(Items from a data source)
▬▬▬

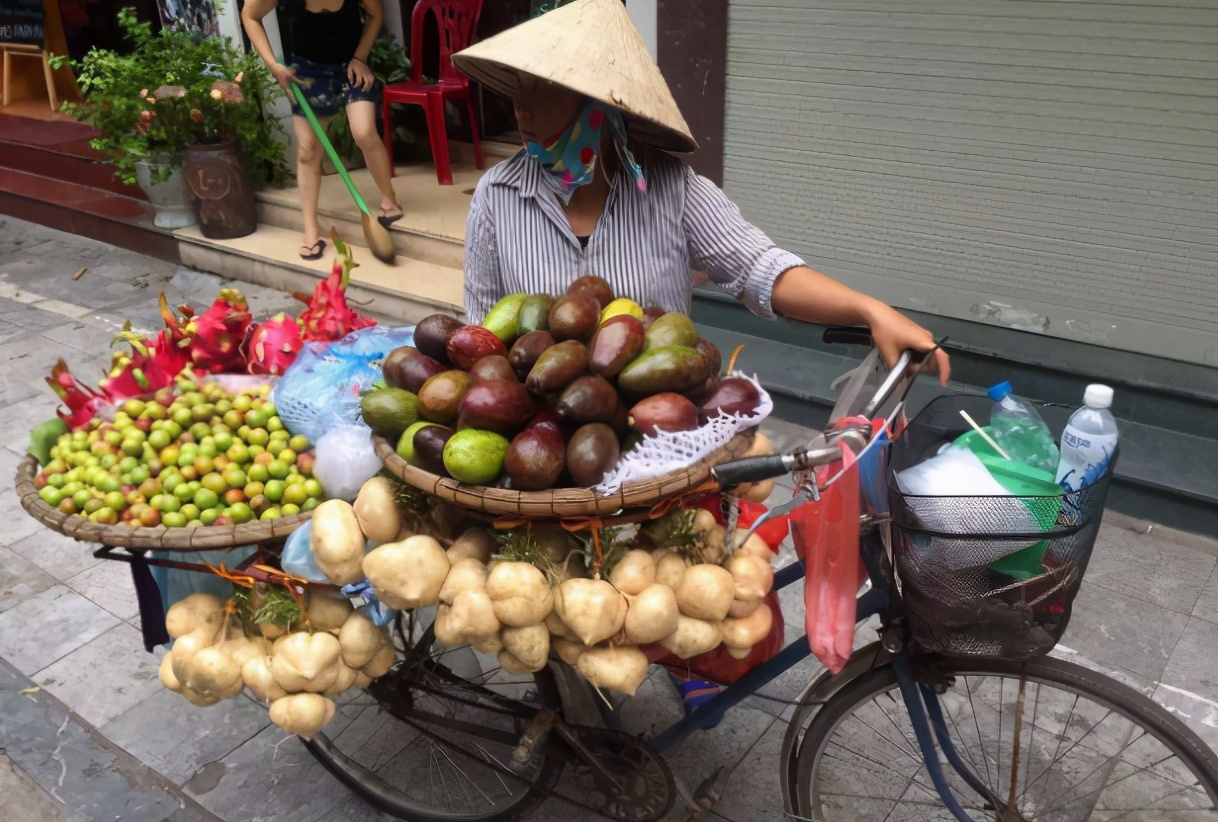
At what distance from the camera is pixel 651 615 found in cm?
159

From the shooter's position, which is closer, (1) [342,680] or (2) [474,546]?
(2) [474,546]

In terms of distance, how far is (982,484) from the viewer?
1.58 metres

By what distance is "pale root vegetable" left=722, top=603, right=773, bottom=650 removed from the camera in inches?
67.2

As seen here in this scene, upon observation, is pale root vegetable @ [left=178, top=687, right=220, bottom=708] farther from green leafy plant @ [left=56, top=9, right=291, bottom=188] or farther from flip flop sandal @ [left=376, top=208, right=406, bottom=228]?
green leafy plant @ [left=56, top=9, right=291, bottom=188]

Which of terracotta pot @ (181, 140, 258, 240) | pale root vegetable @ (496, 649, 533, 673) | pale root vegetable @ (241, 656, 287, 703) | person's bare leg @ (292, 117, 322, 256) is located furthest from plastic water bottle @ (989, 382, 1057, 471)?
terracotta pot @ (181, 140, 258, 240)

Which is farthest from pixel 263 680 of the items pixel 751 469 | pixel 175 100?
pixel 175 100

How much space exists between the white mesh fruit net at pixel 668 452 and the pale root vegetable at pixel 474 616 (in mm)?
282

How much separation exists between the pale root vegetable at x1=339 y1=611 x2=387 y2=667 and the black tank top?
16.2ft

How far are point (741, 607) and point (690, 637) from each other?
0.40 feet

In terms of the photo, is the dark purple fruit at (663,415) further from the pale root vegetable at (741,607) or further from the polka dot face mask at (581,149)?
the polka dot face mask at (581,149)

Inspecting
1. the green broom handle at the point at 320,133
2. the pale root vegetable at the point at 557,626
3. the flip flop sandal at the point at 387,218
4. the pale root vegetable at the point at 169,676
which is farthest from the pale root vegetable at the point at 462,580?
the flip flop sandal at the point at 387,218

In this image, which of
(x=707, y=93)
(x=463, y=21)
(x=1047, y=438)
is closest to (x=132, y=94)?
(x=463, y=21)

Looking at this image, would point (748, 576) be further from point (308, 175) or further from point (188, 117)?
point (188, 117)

▬▬▬

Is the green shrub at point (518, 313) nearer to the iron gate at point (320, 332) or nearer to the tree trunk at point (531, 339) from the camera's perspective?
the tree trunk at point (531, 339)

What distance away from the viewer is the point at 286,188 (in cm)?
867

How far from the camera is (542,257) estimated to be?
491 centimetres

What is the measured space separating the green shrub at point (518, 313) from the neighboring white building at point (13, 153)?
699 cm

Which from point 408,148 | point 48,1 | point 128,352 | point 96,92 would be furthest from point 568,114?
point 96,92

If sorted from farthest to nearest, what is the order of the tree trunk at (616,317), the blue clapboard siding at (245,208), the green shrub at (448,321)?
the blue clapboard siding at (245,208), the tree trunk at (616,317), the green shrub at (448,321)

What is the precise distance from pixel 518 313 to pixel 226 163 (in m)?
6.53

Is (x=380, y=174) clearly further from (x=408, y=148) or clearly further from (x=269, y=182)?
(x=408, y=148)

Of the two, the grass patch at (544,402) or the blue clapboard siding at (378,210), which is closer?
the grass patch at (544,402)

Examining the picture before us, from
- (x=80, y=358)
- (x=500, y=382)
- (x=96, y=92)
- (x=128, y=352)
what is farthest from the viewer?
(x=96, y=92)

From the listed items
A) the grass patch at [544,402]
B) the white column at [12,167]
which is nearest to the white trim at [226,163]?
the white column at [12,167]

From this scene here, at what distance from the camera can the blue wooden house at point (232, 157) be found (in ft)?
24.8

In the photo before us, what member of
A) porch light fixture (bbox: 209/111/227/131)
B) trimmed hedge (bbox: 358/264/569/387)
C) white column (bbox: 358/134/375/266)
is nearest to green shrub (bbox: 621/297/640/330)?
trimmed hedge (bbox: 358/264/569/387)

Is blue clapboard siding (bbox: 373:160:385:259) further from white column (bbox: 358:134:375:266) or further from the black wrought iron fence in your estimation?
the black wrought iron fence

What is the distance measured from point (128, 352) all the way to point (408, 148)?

▬▬▬

DIRECTION ▸
Write out the stretch from the line containing "From the shooter's" through the line containing "1.58 metres" in full, adding 138 to every number in its answers, including the coordinates and the distance.

ANSWER ▸
From the shooter's position, which is closer, (1) [342,680] or (2) [474,546]?
(140) [612,684]

In terms of distance, how far is (982,484) from the viewer?
139.58 metres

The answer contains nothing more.